Posted by Loz Kaye on 13 December 2019

So the UK has set its course for what looks like 5 years now after December 12th’s General Election. The campaign has been a tough few weeks, and I can’t say it has set any kind of example for the young people we spend so much time with here at More Music. And as so often, it has been easier for politicians to promise 20,000 police officers rather than 20,000 music leaders.

5 years is a long time. But, what do we do – as Greta Thunberg and / or Fat Boy Slim would put it “right here, right now”? From our spot here in Morecambe Bay, here are a few thoughts-

Listen to Towns

It will be tempting for a government with a comfortable majority to think that people in towns and rural areas have just signalled their approval. But the challenges faced particularly by coastal towns don’t go away simply by taking down the Union Jack in Brussels and Strasbourg. The voices and issues of us out of ‘cool’ urban centres need to be heard like never before – and that goes across the political spectrum as well as for funding bodies. There must be a massive reprioritisation of resources. This would be logical following the Arts Council’s new 10 year draft strategy to open up culture and make it more relevant to people’s lives. The reprioritisation must also be one of power and decision making. It must be up to us to determine how funds like Future High Streets Fund should be spent and framed. Funding can not be like largesse dispensed with expectations of being suitably grateful.
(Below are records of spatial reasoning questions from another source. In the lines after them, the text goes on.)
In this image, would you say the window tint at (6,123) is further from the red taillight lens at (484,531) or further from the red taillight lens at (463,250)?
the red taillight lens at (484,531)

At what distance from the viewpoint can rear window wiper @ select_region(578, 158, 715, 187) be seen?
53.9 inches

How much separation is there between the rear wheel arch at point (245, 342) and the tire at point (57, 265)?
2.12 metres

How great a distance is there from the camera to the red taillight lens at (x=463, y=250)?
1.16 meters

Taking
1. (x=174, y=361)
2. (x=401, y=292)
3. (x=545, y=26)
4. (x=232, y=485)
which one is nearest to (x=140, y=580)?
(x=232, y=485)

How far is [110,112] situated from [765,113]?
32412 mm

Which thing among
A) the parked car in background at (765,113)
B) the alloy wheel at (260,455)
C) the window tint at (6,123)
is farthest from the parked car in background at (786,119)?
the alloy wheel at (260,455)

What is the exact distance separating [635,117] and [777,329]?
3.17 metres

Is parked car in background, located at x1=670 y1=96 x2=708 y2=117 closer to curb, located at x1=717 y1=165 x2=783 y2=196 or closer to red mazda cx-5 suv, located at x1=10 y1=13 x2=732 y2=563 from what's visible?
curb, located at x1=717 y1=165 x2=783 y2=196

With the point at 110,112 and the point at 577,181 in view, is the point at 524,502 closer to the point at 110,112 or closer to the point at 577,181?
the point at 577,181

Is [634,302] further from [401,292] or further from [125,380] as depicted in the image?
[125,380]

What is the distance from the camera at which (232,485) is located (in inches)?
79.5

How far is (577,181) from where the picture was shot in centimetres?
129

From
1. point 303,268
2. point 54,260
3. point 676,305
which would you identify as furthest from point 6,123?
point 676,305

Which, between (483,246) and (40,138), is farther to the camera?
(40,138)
What community based arts organisations and particularly organisations working with young people need is that the local community structures around us are shored up and supported. Increasingly, we feel like we are bearing a burden we can not reasonably be asked to shoulder. At More Music we do extraordinary work in the area of singing and health, with a great relationship with health professionals. But we can not be the Health Service. We do leading work with young people, supporting their growth. But we are not a youth service, and we can not fill the gaps of local government funding.

A Credible Plan to Secure Music Education

Along with our partners in Music Education Hubs and the Alliance for a Musically Inclusive England we deliver much work for and with young people both in and out of school. We have bundles of evidence on the benefits, in the specific sense of building musical skills and the general sense of building decent human beings. I can’t help observing that I was personally left feeling the General Election could have done with a greater supply of the latter.
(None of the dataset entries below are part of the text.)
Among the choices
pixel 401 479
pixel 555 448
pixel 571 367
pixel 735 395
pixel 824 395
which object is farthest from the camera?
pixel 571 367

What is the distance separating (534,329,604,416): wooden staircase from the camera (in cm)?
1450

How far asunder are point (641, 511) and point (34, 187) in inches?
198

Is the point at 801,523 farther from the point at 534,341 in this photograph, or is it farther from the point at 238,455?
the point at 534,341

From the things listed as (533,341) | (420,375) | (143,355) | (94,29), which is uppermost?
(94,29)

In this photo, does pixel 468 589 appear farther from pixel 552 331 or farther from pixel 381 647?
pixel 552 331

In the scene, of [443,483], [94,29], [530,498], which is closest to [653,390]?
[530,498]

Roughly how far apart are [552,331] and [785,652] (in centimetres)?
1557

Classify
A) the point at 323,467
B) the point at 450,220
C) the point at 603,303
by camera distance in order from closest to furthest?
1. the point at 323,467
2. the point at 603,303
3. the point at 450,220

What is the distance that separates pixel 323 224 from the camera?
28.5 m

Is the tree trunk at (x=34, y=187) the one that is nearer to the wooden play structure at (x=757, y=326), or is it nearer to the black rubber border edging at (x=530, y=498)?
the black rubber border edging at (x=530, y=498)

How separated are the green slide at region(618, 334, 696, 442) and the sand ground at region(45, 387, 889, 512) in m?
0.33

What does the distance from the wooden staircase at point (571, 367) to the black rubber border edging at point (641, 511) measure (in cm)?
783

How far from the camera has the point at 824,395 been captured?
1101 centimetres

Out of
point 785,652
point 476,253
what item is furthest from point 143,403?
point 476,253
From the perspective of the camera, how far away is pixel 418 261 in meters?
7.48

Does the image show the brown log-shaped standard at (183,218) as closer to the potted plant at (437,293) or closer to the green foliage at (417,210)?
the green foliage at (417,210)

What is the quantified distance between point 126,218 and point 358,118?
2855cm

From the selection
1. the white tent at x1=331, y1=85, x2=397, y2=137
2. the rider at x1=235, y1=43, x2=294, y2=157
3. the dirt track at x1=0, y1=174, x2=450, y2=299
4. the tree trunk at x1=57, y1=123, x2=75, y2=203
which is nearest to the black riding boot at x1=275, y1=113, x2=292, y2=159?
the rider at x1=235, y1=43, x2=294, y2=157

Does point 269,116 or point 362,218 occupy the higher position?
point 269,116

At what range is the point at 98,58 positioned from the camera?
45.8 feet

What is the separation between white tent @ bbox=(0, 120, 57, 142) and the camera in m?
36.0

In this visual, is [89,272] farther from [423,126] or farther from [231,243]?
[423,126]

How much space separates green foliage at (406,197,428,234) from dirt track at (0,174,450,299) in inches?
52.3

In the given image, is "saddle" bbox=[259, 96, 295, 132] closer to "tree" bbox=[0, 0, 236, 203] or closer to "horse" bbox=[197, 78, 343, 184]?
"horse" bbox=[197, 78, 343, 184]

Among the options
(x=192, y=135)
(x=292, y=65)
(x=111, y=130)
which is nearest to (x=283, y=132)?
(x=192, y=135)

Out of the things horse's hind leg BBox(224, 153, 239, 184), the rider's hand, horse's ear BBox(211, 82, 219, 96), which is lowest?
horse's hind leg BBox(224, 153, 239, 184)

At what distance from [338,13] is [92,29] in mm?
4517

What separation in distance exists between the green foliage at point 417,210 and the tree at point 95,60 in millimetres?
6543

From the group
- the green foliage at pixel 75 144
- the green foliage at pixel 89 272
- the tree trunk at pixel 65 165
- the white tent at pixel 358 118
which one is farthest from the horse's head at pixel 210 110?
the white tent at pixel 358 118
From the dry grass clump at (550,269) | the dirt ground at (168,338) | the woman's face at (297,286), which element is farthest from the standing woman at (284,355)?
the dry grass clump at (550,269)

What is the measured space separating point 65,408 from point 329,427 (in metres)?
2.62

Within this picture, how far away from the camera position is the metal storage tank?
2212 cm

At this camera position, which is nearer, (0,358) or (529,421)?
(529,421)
Politicians of various stripes have been at pains to say that they value the role of the arts. Both Labour and Conservatives promised ‘arts pupil premium’ policies in their manifestos. But the reality is that cultural education continues to lose out. The decline away from arts subjects at GCSE and A level may be bottoming out but it continued in 2019. Ministers must bring forward a new National Plan for Music, which recognises early years 0-5 provision. There needs to be a new multi-year Music Education Hub agreement, and this must be timely. Any new plan must focus not just on numbers, but also on clear action to remove barriers to participation. There needs to be a concrete commitment to the arts pupil premium. The all too narrow focus on STEM must go. The distinctions of ‘formal’ and ‘informal’ music learning need to be challenged. All of this needs to happen by July 2020 – so crack on right now.

A Forward View From the Music Industry

It’s welcome that the music industry bodies like UK Music are increasingly emphasising action on education policy. I’ve never been a fan of the term “music industry”, as music is not an industrial process. What it is, is a human process. What should concentrate the music business boss’ minds is that those humans with the range of skills they need could well be in short supply. From Gordon Brown’s loss in 2010 to a next general election in 2024 is the length of an educational generation.

For far too long the music “industry” has focused its political effort on technology politics and intellectual property. From now on, UK Music and the BPI should worry more about pupils and less about “pirates”. And to be frank they need to put their money behind the organisations that are nurturing diverse talent. I challenge the music industry to pledge to match pound for pound in to the Alliance for a Musically Inclusive England the extraordinary investment of Youth Music.

This is perhaps enough to be getting on with, right here, right now.